→ USING THE INFORMATION
1) Translate into Spanish this sentence from the comment thread on global cooling below: "The Year Without a Summer was an agricultural disaster."
2) For each statement, say whether it agrees with the comment thread on global cooling below. Answer yes or no and quote the deciding words. (a) Allan's article predicting imminent global cooling was written in 2002. (b) The Dalton Minimum coincided with an average 2 degree C decline in global average temperature. (c) The climate abnormalities of 1816 had their greatest effect on the southern United States.
3) According to the comment thread on global cooling below, which historian called 1816 "the last great subsistence crisis in the Western world"?

→ DOCUMENT PASSAGE

—————

But it all of course doesn’t say anything about dominant cause of the recent warming. Also we should pose ourselves question how long into the future the emissions rate can last with the known fossil carbon reserves. I would think not more than another 25years. It will still not be by far enough for sink saturation and I even seriously doubt the infamous “doubling” from the preindustrial levels is ever achievable -at least not with the known fossil reserves. So to me the “problem” with the anthropogenic CO2 emissions looks like non-issue – even the rising level of atmospheric CO2 is clearly overwhelmingly if not only caused by it. The CO2 is unable to poison the nature – in fact the opposite is true and green flora thrives on it, so whenever the fossil reserves are depleted, the surplus CO2 atmospheric content will simply sink again, maybe even with accelerated rate given by previous fertilization, and that’s it. I think much more actual problem is how this technological civilization will survive the fossil carbon resources depletion.
Salvatore Del Prete says: October 12, 2013 at 9:45 am
tumetuestumefaisdubien1 says: October 12, 2013 at 10:38 am
I detected good idea from what you write – that the last decade and bit of non-warming can serve as example for limited equilibrium state and if further “slump” in solar activity occurs (which is quite likely as the cycle will reach its end), then cooling will occur. Do I interpret it well?
Salvatore Del Prete says: October 12, 2013 at 10:48 am
Yes, that is what I suggest…
Allan says:
One faction (to which I belong) says that global cooling will soon resume, or has already commenced.
I (we) predicted imminent global cooling in an article written in 2002.
So I agree with Salvatore above.
What will happen then?
Will global cooling be mild or severe?
I suggest cooling could be similar to the Dalton Minimum, which coincided with an average 1 degree C decline in global average temperature and caused significant human suffering.
But the Dalton also included the Tambora eruption in 1816, one of the largest volcanoes in the past 2000 years. The year 1816 was called The Year Without a Summer.
Just in case, bundle up!
Regards, Allan
From wiki:
Year Without a Summer
This article is about the year 1816..
The Year Without a Summer (also known as the Poverty Year, The Summer that Never Was, Year There Was No Summer, and Eighteen Hundred and Froze to Death[1]) was 1816, in which severe summer climate abnormalities caused average global temperatures to decrease by 0.4–0.7 °C (0.7–1.3 °F),[2] resulting in major food shortages across the Northern Hemisphere.[3][4] It is believed[by whom?] that the anomaly was caused by a combination of a historic low in solar activity with a volcanic winter event, the latter caused by a succession of major volcanic eruptions capped by the 1815 eruption of Mount Tambora, in the Dutch East Indies (Indonesia), the largest known eruption in over 1,300 years. The Little Ice Age, then in its concluding decades, may also have been a factor.[attribution needed]
The Year Without a Summer was an agricultural disaster. Historian John D. Post has called this “the last great subsistence crisis in the Western world”.[5] The unusual climatic aberrations of 1816 had the greatest effect on the northeastern United States, Atlantic Canada, and parts of western Europe. Typically, the late spring and summer of the northeastern U.S. and southeastern Canada are relatively stable: temperatures (average of both day and night) average between about 68 °F (20 °C) and 77 °F (25 °C) and rarely fall below 41 °F (5 °C). Summer snow is an extreme rarity.

—————

→ RECORDED DATA
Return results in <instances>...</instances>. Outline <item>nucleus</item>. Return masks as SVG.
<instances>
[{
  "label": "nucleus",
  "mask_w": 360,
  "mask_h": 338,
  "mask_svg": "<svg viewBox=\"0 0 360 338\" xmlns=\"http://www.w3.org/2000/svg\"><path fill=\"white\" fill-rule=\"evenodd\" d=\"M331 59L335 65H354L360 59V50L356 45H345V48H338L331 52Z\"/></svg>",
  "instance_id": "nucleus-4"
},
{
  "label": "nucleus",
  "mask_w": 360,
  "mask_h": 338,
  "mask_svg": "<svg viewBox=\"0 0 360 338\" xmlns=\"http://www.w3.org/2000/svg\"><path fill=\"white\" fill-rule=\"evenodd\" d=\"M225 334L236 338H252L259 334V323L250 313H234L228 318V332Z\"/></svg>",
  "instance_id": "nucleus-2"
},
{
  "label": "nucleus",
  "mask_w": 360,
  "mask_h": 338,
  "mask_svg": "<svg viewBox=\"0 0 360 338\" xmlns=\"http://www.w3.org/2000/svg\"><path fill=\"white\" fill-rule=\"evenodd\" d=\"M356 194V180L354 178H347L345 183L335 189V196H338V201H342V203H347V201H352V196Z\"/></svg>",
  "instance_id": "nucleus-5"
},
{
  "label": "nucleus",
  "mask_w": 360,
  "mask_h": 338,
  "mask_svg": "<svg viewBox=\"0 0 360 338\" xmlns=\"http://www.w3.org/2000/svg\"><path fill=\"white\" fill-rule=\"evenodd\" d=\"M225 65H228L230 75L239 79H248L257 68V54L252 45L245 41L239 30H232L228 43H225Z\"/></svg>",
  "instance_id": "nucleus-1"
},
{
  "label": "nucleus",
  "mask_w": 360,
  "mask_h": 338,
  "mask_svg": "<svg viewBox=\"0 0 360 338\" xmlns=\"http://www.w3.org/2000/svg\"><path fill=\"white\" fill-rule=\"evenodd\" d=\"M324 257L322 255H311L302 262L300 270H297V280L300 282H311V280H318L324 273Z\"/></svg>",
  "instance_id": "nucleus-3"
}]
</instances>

—————

→ EXERCISE ANSWERS
1) El Año sin verano fue un desastre agrícola.

2)
(a) Yes: "I (we) predicted imminent global cooling in an article written in 2002."
(b) No: "which coincided with an average 1 degree C decline in global average temperature"
(c) No: "had the greatest effect on the northeastern United States, Atlantic Canada, and parts of western Europe"

3) John D. Post